• EXERCISE GOAL: Find the word "States" in the records below. List each line containing it.
+++ RECORDS FOR THIS EXERCISE +++
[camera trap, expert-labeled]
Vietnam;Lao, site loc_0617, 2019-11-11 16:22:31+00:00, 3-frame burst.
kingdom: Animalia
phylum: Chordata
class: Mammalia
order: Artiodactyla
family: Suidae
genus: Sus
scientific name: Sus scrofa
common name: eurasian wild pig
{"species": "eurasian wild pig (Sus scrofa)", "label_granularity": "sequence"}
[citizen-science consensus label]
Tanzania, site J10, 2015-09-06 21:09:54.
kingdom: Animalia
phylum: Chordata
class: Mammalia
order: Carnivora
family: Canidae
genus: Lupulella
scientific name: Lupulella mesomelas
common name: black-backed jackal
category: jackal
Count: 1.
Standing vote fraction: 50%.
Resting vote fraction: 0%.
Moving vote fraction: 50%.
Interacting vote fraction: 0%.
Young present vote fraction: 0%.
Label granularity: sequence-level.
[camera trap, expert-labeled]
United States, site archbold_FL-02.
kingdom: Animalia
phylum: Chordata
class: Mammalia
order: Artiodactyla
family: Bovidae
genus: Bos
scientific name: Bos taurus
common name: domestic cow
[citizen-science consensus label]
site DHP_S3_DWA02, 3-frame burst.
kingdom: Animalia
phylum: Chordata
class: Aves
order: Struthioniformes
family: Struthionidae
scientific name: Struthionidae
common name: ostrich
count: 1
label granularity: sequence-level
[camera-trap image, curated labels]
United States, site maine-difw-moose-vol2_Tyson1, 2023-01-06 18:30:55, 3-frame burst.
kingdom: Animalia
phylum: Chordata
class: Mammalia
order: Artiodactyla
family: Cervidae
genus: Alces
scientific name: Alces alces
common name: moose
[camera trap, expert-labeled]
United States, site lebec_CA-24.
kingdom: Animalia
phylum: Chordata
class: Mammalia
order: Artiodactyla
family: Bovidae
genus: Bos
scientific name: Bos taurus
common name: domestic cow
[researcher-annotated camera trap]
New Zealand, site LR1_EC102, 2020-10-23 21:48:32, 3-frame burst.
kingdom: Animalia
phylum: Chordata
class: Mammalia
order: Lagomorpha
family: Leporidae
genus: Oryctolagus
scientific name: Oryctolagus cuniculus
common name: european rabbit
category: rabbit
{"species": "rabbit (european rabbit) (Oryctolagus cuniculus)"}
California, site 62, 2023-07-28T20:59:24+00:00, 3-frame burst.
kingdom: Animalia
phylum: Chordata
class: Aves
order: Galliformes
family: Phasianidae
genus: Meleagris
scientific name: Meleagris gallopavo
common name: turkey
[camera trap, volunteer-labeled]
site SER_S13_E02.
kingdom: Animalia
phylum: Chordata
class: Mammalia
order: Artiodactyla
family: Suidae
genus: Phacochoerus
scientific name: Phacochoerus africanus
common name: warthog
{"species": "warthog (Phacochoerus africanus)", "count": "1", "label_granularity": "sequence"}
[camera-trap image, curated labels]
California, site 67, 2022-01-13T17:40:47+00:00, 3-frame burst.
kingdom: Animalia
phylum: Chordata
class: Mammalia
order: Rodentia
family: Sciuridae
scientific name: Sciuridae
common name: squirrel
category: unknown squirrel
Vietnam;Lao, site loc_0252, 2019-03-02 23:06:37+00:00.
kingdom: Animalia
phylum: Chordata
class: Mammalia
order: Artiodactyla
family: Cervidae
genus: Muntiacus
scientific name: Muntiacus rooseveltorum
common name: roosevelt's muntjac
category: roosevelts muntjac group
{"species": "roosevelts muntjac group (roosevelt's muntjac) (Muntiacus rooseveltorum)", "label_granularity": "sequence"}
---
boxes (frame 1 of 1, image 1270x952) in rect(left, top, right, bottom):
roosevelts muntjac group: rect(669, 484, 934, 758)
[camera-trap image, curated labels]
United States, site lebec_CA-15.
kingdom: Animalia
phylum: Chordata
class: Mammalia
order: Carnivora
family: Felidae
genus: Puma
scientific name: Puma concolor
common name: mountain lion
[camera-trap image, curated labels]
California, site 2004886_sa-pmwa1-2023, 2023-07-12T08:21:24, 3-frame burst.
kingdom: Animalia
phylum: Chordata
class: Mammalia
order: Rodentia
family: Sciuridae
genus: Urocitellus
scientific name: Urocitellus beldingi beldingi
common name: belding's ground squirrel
+++
• ANSWER BOX:
United States, site archbold_FL-02.
United States, site maine-difw-moose-vol2_Tyson1, 2023-01-06 18:30:55, 3-frame burst.
United States, site lebec_CA-24.
United States, site lebec_CA-15.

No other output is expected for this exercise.